ISD 709 transparency problems
As a reporter, I have found that nothing is more helpful in getting to the bottom of a story than federal and state data practices laws. Data practices laws enforce the government’s responsibility to be transparent. At times, it seems almost miraculous that a citizen can fill out a simple form and get information from the government in return—even potentially sensitive information, like internal staff emails. Outside of the US Constitution, data practices laws may be the single most powerful tool citizens have to keep their democracy honest.
That’s why, when former School Board Member Art Johnston recently told me that he had been waiting months for Independent School District 709 to respond to several data requests he had filed, I was outraged. Johnston went on to inform me that one of the requests had been for information about himself. This is known as a “subject data request,” and it stands in a category of its own. While state statute vaguely requires the government to respond to all data requests within a “reasonable” time, it cracks the whip on subject data requests. When citizens ask for information about themselves, state statute requires governmental units to “comply immediately, if possible … or within ten [business] days of the date of the request … if immediate compliance is not possible.”
On March 2, 2018, Johnston had filed a subject data request for all school district emails containing his name. When he contacted me in June, 96 days had passed.
On Friday, June 8, 2018, Johnston and I paid a visit to the administrative offices of ISD 709, located in historic Old Central High School. We arrived at 8:05 a.m., my favorite time for paying unannounced visits. We first went to the office of Chief Financial Officer Doug Hasler. Hasler is the designated data practices compliance officer for the school district. We sat down with him in a small conference room.
This was my first time meeting Mr. Hasler. He was polite and attentive. The first excuse he gave for being 86 days late was that doing data requests was a lot of work. “The data request is rather extensive,” he said. “We’re searching our networks for emails and file documents, and—”
“It doesn’t matter. You have to comply within 10 days.” I handed him a copy of the statute with the relevant portion highlighted.

◇ ◇ ◇

## Problems to work on
A - According to the ISD 709 article, on what date did Art Johnston file his subject data request?
B - Summarize the ISD 709 article in two sentences.
C - In the ISD 709 article, rewrite the part starting with "ISD 709 transparency" and going on through "their democracy honest.", swapping "reporter" for "journalist".

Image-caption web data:

◇ ◇ ◇

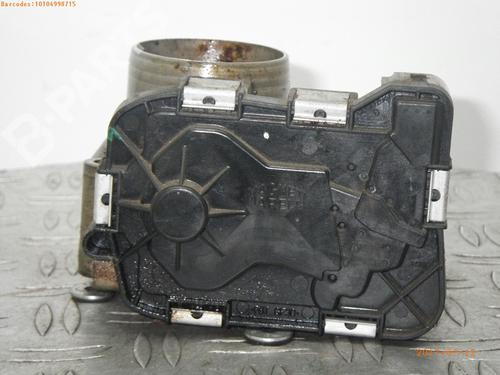 Used Throttle body FIAT GRANDE PUNTO (199_) 1.4 (199AXB11, 199AXB1A, 199BXB1A, 199AXL1A) (77 hp) 313097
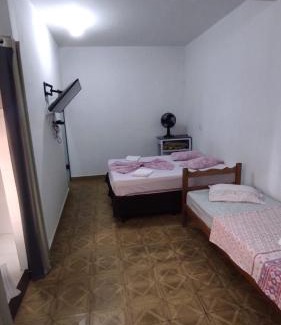 Sao Thome das Letras Hotel | Pousada Chega Mais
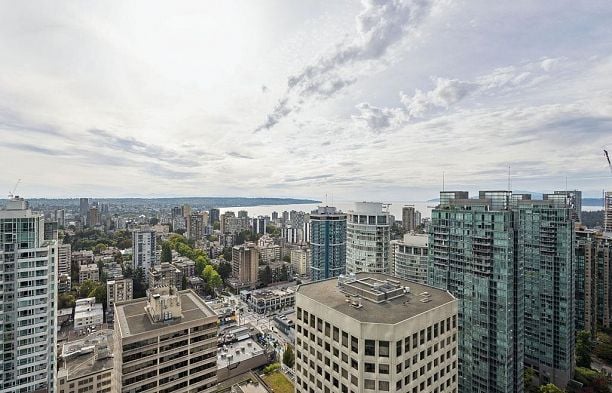 3902 1151 W Georgia Street Coal Harbour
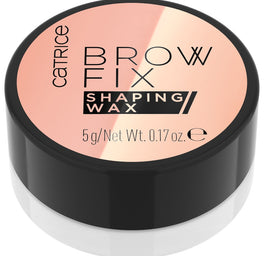 Catrice Brow Fix Shaping Wax utrwalający wosk do brwi 010 Transparent 5g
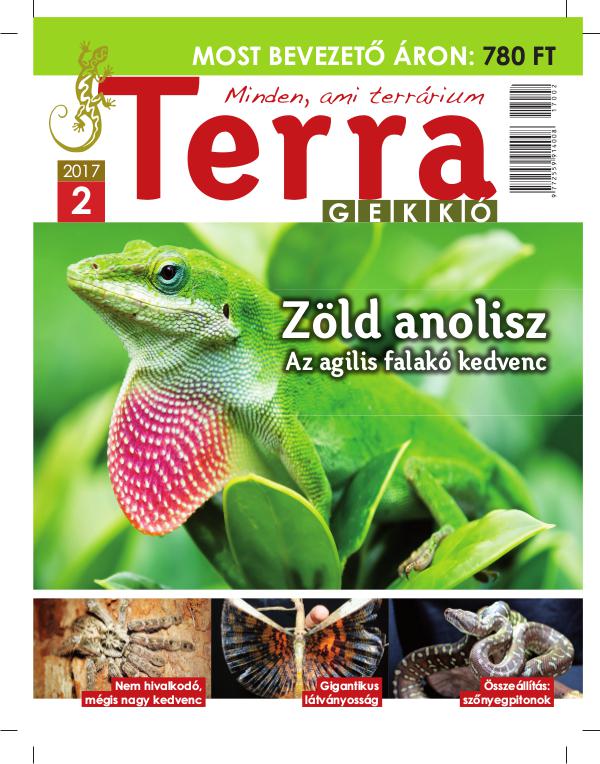 Terra Gekkó Magazin Free 2017/2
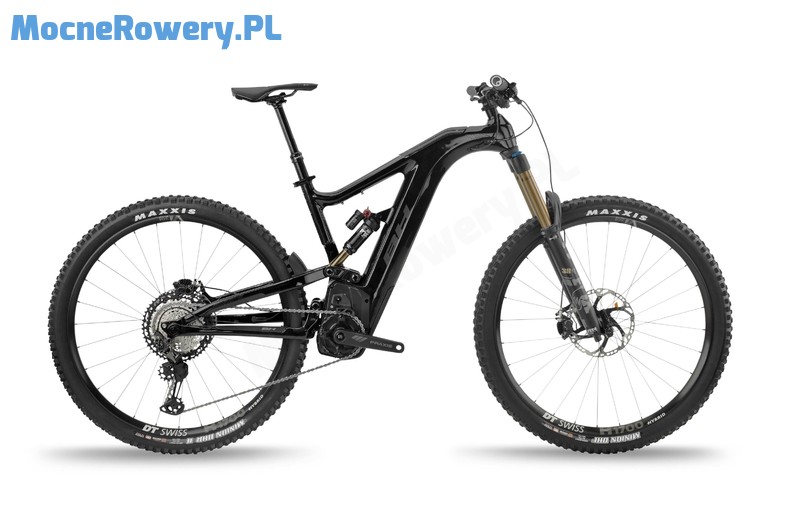 BH ATOMX CARBON LYNX 6 PRO SE black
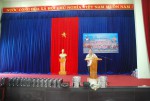 Bế giảng lớp tập huấn trống kèn, nghi thức Đội năm 2015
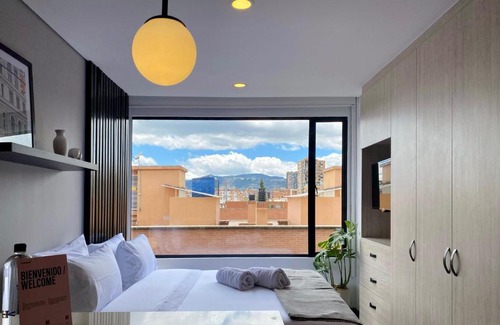 Usaquen Apartamento | Lovely Loft In Country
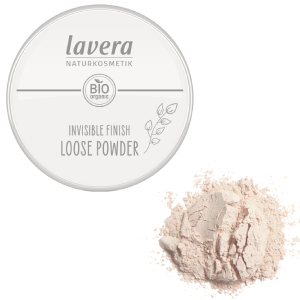 Invisible Finish Loose Powder - Transparent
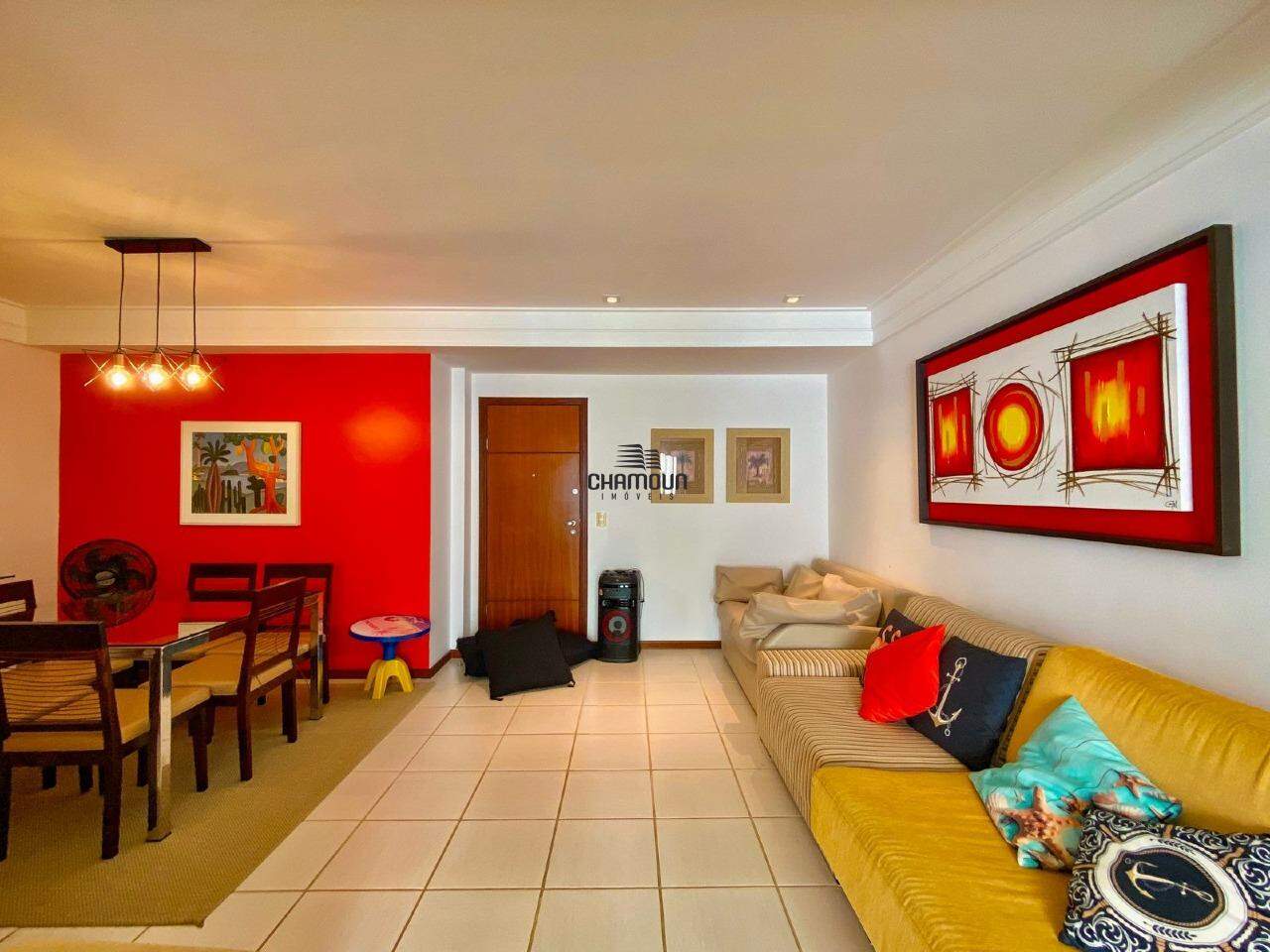 Apartamento à venda no Enseada Azul: Apartamento de 03 quartos a venda na enseada azul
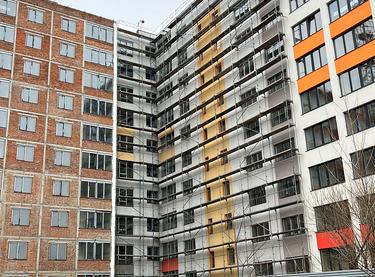 Статус будівництва ЖК Вишневий Будинок 3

◇ ◇ ◇

## Response list
A - March 2, 2018.

B - The writer, a reporter, calls data practices laws one of the most powerful tools citizens have and notes that state statute requires a subject data request to be answered immediately or, if that is not possible, within ten business days. After former School Board Member Art Johnston's subject data request to ISD 709 had gone unanswered for months, he and the writer visited data practices compliance officer Doug Hasler, who said the request was a lot of work, and the writer handed him a copy of the statute.

C -
ISD 709 transparency problems
As a journalist, I have found that nothing is more helpful in getting to the bottom of a story than federal and state data practices laws. Data practices laws enforce the government’s responsibility to be transparent. At times, it seems almost miraculous that a citizen can fill out a simple form and get information from the government in return—even potentially sensitive information, like internal staff emails. Outside of the US Constitution, data practices laws may be the single most powerful tool citizens have to keep their democracy honest.